Please understand this:  Jesus had the truth, He had the love, He had the power.  He had everything Photini needed to bring her joy here and forever… but He also knew that there is only one way to get people to open up enough to hear the truth, feel the love, open up to the power, and enter into that joy.  He needed her to hear him.  And for that, he had to be a tired and thirsty human willing to spend a few minutes with another human in the mid-day sun.

Thanks to those few minutes Photini changed from being an instrument of sin and fleeting pleasure into a holy saint that shared “Living Water” with others.  She found true joy and is called the “first evangelist” because she helped others find it as well.

Conclusion:  What is the point of all this for us? 

I’m not here to teach you about history, and you’re not hear to learn history.  We’re both here for something much, much, more special.  So while Jesus Christ’s conversation St. Photini is interesting on its own, we need to know what it tells us today, and here it is:

Through His humanity – His body is now called “The Church”, Christ has entered into this conversation with us, and, as with St. Photini at the well, we all drink the “Living Water”.  
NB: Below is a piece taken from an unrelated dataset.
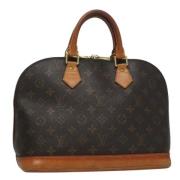 Louis Vuitton Vintage Pre-owned Canvas handvskor Brown, Dam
Now it is our turn – we must be Christ to those around us. 

We have to enter into loving relations with our family, our friends, and even our enemies.  And if we really do have live in Christ and Him in us, all of the resulting time we spend with them and all of our conversations will open their minds and hearts to receive that “Living Water” themselves.

This is not like some pyramid scheme where relationships are manipulated to get people to buy into something… this gets everything all wrong and so it can only produce bad fruit.  We aren’t salesmen trying to get people to join our parish: we are adopted members of the family of God. 

We enjoy being part of that family – there is nothing better! and so we naturally want others – and especially the people we care for (which should be everyone) to become our brothers and sisters at that family table.  You are Christ to your friends, family, colleagues, and enemies.  Invite them to that table.  Like Christ to Photini, invite them to drink the Living Water.